**Do wykonania:**
A. Od kiedy według tekstu o ulicy Wolności trwają problemy jej mieszkańców?
B. Wymień wszystkie czynności, na które według tekstu o ulicy Wolności pozwala ograniczenie prędkości do 20 km na godzinę.
C. Proszę dalej pisać tekst o ulicy Wolności od miejsca, w którym się urywa.

Kto jeździ 20 km/h ?
Mieszkańcy ulicy wolności chcą spokoju i bezpieczeństwa na swojej ulicy. Tymczasem zamiast sielankowego osiedla mają niekończącą się paradę aut, które nie przestrzegają przepisów drogowych.
Problemy mieszkańców ulicy Wolności zaczęły się w momencie kiedy stała się strefą zamieszkania. Jednak o tym, żeby kierowcy jeździli tu 20 kilometrów na godzinę i przestrzegali bezwzględnego pierwszeństwa pieszych – można zapomnieć.
– Nikt nie egzekwuje tych przepisów. Te 20 km na godzinę pozwalają chodzić po jezdni dzieciom do lat 7, jeździć rowerkiem czy hulajnogą. Jednak nikt tu nie czuje się bezpiecznie i tylko samobójca mógłby wyjść pobawić się na ulicę – denerwuje się pan Jacek Mirowski mieszkaniec ulicy Wolności.

**Rekordy rozumowania opartego na scenach:**
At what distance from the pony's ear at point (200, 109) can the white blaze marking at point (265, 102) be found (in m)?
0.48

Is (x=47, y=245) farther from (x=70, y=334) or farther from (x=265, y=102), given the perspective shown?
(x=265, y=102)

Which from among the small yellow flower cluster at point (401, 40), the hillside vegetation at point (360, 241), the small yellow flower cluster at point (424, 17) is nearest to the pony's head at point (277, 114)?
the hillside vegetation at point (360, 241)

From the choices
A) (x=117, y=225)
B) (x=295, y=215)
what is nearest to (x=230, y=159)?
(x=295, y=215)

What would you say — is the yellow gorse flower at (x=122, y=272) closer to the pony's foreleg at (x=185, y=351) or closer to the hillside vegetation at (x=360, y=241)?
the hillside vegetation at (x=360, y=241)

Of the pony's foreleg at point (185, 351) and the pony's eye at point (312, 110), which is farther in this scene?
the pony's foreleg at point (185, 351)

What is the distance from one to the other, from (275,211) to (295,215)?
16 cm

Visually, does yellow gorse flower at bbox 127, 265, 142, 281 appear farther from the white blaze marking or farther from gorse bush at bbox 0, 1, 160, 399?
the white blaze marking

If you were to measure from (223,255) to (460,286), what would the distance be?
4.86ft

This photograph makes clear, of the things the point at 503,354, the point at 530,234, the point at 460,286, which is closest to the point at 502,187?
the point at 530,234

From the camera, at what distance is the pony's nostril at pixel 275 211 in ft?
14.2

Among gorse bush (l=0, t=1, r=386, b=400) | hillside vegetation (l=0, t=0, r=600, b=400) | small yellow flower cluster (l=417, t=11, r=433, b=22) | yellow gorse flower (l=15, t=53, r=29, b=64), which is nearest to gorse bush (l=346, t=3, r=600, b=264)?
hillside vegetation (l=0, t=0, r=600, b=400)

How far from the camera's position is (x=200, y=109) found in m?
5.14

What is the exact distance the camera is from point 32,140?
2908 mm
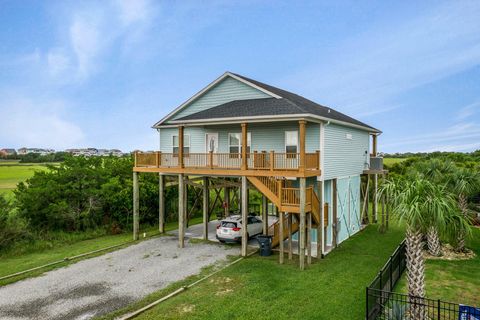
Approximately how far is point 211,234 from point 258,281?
27.7 feet

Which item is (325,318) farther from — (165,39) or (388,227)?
(165,39)

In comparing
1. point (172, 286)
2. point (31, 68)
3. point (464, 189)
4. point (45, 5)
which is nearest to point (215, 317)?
point (172, 286)

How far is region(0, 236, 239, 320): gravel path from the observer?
1037cm

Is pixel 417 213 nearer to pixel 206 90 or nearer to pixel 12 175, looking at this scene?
pixel 206 90

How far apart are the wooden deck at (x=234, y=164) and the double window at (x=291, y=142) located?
0.87 meters

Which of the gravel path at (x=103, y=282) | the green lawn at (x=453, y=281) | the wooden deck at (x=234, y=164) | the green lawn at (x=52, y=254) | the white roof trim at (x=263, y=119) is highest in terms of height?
the white roof trim at (x=263, y=119)

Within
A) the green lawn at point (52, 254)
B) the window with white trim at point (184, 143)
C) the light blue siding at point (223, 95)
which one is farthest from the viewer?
the window with white trim at point (184, 143)

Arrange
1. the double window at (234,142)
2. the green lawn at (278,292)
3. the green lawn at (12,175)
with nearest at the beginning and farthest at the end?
1. the green lawn at (278,292)
2. the double window at (234,142)
3. the green lawn at (12,175)

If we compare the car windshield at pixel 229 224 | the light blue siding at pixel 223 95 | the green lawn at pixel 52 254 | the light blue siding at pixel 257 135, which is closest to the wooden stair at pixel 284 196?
the light blue siding at pixel 257 135

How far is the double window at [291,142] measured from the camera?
17266mm

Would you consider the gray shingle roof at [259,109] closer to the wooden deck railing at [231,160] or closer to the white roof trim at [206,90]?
the white roof trim at [206,90]

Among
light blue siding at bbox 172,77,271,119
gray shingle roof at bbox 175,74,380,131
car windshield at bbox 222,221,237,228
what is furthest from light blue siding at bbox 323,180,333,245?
light blue siding at bbox 172,77,271,119

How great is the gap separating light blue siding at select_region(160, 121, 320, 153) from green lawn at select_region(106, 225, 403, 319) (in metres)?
6.13

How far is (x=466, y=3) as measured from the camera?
56.3ft
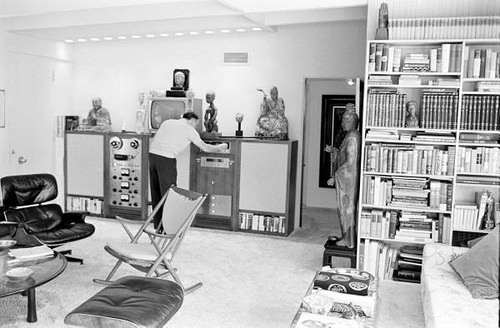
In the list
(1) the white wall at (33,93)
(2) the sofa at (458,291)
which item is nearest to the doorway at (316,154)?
(2) the sofa at (458,291)

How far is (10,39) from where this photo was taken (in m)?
6.92

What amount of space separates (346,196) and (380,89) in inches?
42.2

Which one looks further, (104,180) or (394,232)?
(104,180)

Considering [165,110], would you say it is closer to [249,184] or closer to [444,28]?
[249,184]

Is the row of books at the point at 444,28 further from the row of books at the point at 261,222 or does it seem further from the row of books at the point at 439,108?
the row of books at the point at 261,222

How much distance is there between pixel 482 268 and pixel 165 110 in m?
4.55

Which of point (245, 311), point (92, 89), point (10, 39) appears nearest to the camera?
point (245, 311)

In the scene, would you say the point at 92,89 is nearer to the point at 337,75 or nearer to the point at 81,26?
the point at 81,26

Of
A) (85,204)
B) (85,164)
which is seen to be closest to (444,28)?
(85,164)

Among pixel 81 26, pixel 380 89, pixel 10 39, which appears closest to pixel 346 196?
pixel 380 89

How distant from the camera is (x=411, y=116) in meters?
4.89

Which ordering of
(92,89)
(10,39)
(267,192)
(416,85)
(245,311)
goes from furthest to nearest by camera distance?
(92,89) < (10,39) < (267,192) < (416,85) < (245,311)

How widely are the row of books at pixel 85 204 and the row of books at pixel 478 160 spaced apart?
4755 mm

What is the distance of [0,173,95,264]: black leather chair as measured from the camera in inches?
193
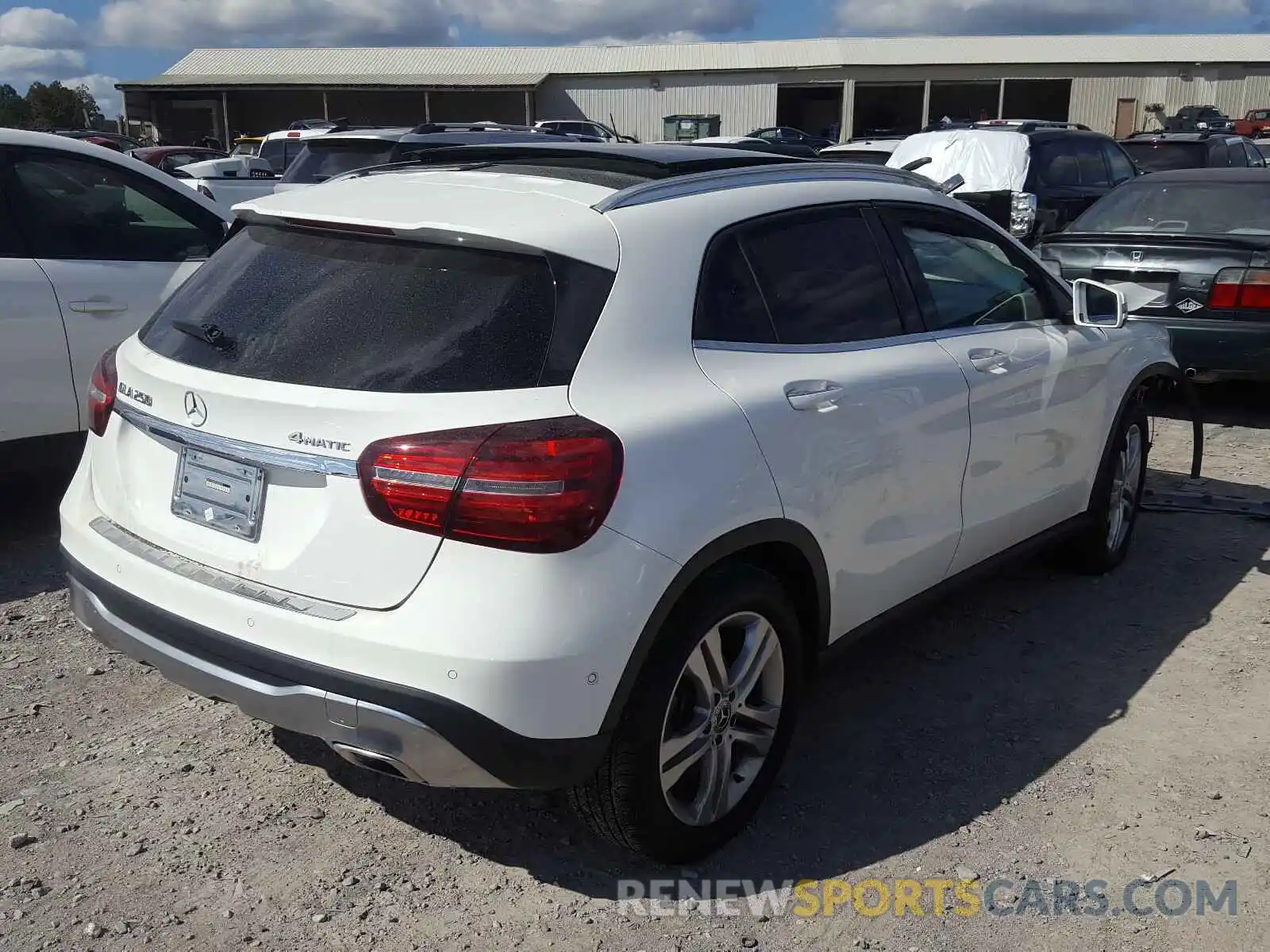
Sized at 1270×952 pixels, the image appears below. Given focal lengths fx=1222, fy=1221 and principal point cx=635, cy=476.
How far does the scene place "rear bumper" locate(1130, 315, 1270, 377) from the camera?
7.14 meters

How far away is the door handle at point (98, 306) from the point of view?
5164 mm

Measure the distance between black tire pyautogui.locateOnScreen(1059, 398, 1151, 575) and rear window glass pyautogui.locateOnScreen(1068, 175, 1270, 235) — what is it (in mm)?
3251

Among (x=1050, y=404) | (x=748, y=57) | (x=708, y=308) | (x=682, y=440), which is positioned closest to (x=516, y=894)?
(x=682, y=440)

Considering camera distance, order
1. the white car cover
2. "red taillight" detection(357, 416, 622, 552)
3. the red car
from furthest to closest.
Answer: the red car
the white car cover
"red taillight" detection(357, 416, 622, 552)

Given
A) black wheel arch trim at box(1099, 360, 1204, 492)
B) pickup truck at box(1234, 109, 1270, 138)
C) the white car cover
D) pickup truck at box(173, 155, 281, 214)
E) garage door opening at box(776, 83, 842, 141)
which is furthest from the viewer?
garage door opening at box(776, 83, 842, 141)

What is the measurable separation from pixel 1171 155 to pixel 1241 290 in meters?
8.92

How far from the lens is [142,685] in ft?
13.3

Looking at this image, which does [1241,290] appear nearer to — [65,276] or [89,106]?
[65,276]

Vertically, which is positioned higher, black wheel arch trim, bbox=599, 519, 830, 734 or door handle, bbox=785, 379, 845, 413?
door handle, bbox=785, 379, 845, 413

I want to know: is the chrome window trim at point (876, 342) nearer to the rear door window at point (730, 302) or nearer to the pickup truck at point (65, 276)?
the rear door window at point (730, 302)

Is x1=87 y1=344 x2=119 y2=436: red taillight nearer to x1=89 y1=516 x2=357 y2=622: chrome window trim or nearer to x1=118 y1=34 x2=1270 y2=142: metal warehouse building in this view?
x1=89 y1=516 x2=357 y2=622: chrome window trim

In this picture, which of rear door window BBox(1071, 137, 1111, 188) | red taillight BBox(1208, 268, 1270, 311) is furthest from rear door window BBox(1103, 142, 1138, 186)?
red taillight BBox(1208, 268, 1270, 311)

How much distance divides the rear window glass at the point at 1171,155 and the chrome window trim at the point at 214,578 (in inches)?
565

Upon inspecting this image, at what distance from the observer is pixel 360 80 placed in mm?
44625
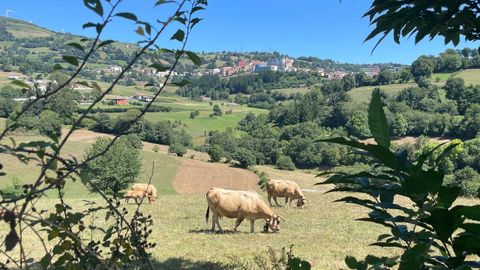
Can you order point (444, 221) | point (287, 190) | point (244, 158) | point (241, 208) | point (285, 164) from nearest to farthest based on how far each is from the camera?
1. point (444, 221)
2. point (241, 208)
3. point (287, 190)
4. point (244, 158)
5. point (285, 164)

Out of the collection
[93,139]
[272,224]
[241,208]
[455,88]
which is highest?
[455,88]

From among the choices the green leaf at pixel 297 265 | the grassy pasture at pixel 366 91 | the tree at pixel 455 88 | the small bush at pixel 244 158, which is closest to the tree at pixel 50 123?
the green leaf at pixel 297 265

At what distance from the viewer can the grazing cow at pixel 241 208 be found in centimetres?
1426

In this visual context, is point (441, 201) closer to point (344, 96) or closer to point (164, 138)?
point (164, 138)

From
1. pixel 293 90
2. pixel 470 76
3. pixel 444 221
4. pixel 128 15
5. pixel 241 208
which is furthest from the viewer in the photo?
pixel 293 90

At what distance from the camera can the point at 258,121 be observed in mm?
131125

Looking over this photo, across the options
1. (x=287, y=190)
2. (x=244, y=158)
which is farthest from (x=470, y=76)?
(x=287, y=190)

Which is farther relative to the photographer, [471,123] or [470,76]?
[470,76]

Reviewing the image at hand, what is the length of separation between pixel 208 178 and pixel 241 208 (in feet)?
175

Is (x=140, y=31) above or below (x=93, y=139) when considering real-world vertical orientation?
above

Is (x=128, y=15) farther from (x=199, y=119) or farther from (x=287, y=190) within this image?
(x=199, y=119)

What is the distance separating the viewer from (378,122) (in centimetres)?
121

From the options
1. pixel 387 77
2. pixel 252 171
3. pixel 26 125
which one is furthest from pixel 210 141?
pixel 26 125

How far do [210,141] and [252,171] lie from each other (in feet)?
90.8
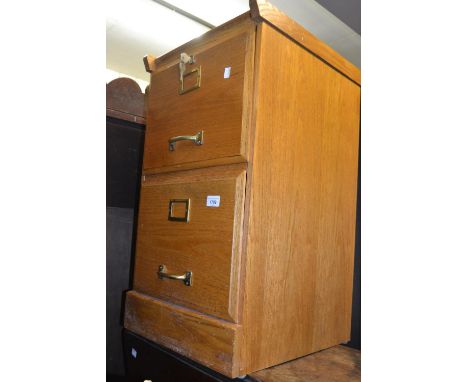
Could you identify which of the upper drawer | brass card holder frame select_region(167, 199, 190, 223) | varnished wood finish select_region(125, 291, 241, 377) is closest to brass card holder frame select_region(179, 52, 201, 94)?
the upper drawer

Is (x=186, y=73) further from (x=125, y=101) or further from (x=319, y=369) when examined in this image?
(x=319, y=369)

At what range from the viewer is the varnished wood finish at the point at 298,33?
2.31 ft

**Odpowiedzi:**
A. Od momentu, gdy ulica Wolności stała się strefą zamieszkania.

B. Chodzenie po jezdni dzieci do lat 7, jazda rowerkiem, jazda hulajnogą.

C.
– Wychodząc z psem zawsze z dziesięć razy rozglądam się zanim przejdę na drugą stronę . Wiem, że mam pierwszeństwo, ale kierowcy tego nie wiedzą, bo pukają się w głowę jak próbuję przed nimi przejść przez jezdnię – mówi Jolanta Rezler mieszkanka ulicy. – Zaznaczyliśmy na Krajowej Mapie Zagrożeń naszą ulicę i mam nadzieję, że policja weźmie się wreszcie za tych piratów.
Rady nie dają nawet zamontowane na jezdni progi zwalniające. Są starego typu, kilkukrotnie pozrywane przez jadące szybko pojazdy i naprawiane przez zarządcę drogi, czyli Urząd Miejski. Sytuacji nie poprawiają też wyznaczone miejsca parkingowe wzdłuż ulicy, które zmuszają kierowców do jazdy wężykiem. Pędząc 60 km na godzinę niełatwo jest ominąć przeszkodę lub w porę wyhamować przed wyjeżdżającym z bocznej uliczki autem lub wybiegającym zza zaparkowanego samochodu dziecka.
– Zamierzamy wylać progi z masy asfaltowej. Są wtedy trwalsze i wyższe. Innym rozwiązaniem byłyby tzw. pinezki w jezdni, takie jak zamontowaliśmy na ulicy Sikorskiego. Zobaczymy co zda egzamin w tym wypadku. Czy to jednak poprawi bezpieczeństwo? Nie wiem, bo dużo zależy od kierowców. Na ulicy Wolności są wyraźne znaki informujące o strefie zamieszkania . Po stronie urzędu jest wprowadzenie lub zmiana organizacji ruchu. Jeżeli chodzi o egzekwowanie prawa – to jest od tego policja – mówi Rafał Mysiala z wydziału inwestycji UM.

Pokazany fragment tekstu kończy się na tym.